It’s nice to be needed. That feeling of being indispensable is what keeps so many of us workaholics going to the point of, and perhaps even past, burnout. We want to be wanted. We like to think that no one could do as good a job as us, no one could ever replace us. We want to be irreplaceable. Surely if anyone ever were to replace us, they would fall short. Such is the thinking of the workaholic perfectionist. This thinking is flawed, however. Not only are we all replaceable when it comes right down to it, but at what expense does our success and achievement come? What is this behavior costing us?
On today’s topic, Anne Wilson Schaef writes:
“There is no quick fix to any addiction, and workaholism, rushaholism, busyaholism, and careaholism are addictions. Part of the ‘stinkin’ thinkin’’ of the addict is to want a quick fix. There is none. Even wanting the quick fix is part of the disease.
The twelve steps work, and it is possible for us to live serene, happy, and productive lives. But recovery takes time. There are many hills and valleys along the way, and if we keep going to meetings, calling our sponsor, and working the program, we find that we do have a connection with a power greater than ourselves, and our lives get better.”
It’s funny, because when I first started therapy and began my journey from a place of anxiety and overwhelm toward wellness, I thought of it as one more task to complete. Let’s get this over with, quickly finish and I’ll cross this off my to-do list and get back to life as normal. The problem, of course, is that my life was not normal. I was in a place in my life where I regularly overcommitted at work and then killed myself trying to get it all done. Add to that the fact that I was trying to maintain a perfect exterior, a perfect home, be the perfect housewife who cooked dinner and was always nice to her husband, the perfect daughter, etc. and you can see how I began to feel like my life was falling apart.

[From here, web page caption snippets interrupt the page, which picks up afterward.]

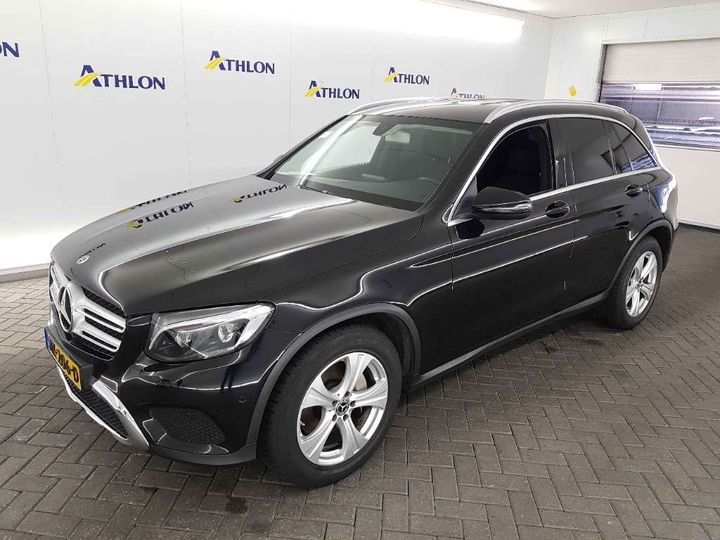 mercedes-benz glc 2017 wdc2539051f271347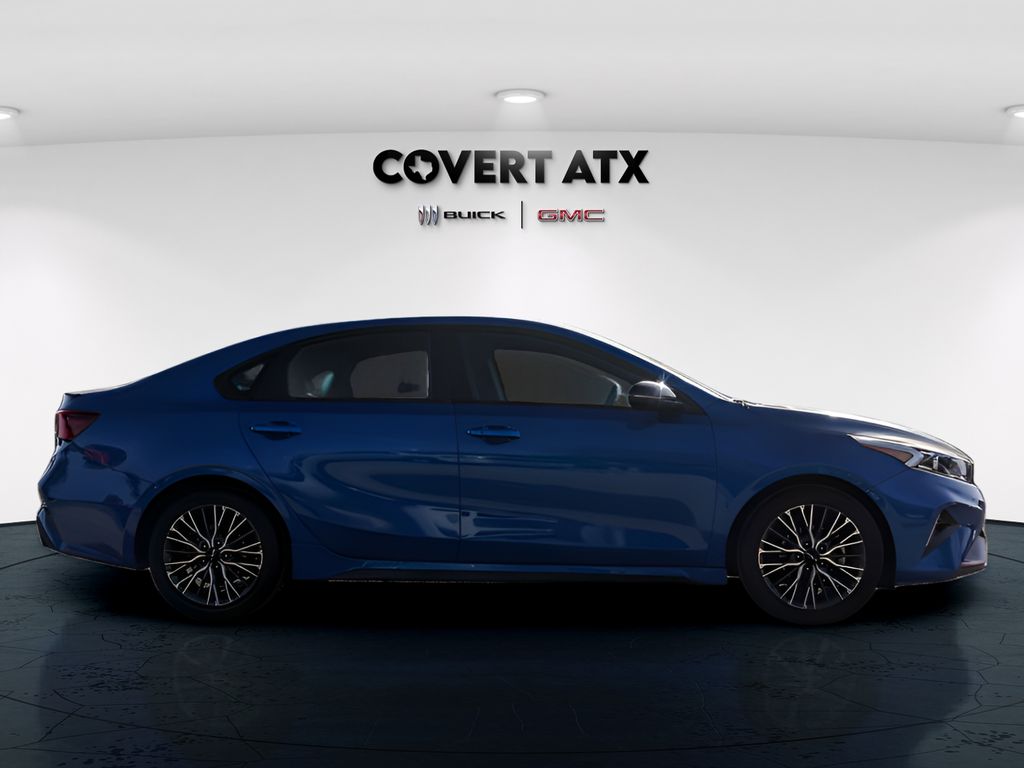 Used Car 2023 Kia Forte  Gt-line For Sale Under $25,000 In Austin, Texas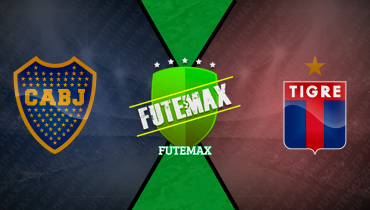 Assistir Boca Juniors x Tigre ao vivo online 16/11/2025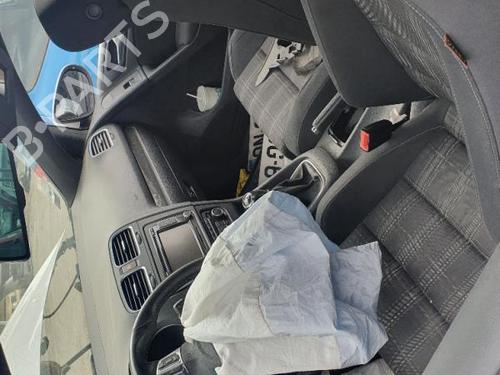 Left front window motor VW GOLF VI (5K1) 2.0 TDI | BP22573971E21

I felt like my nerves were frayed. I had a permanent fake smile plastered on my face. Don’t get me wrong, I experienced moments of happiness too, but true contentment never found me. I was quite dissatisfied with the way I was living. Coming back from that place and learning how to live a healthy normal life takes time and effort. Of course it’s not going to happen overnight.
The more I write this blog and heal, the more I realize how everything in life is a process. Things unfold slowly over time. There’s no way to rush to the finish line, and why would you want to anyway? One of my favorite quotes has always been “Life is a journey, not a destination,” but I have always struggled to fully internalize that quote and live my life by it. Enjoy the path you are taking. Enjoy each day as they come, for the present is the only time in which we truly live, and one day you will look back across the passage of time and see how far you have progressed. Be grateful for every day and the small changes you make, for one day they will add up to you being the person you set out to be. You will find yourself living the life you always envisioned.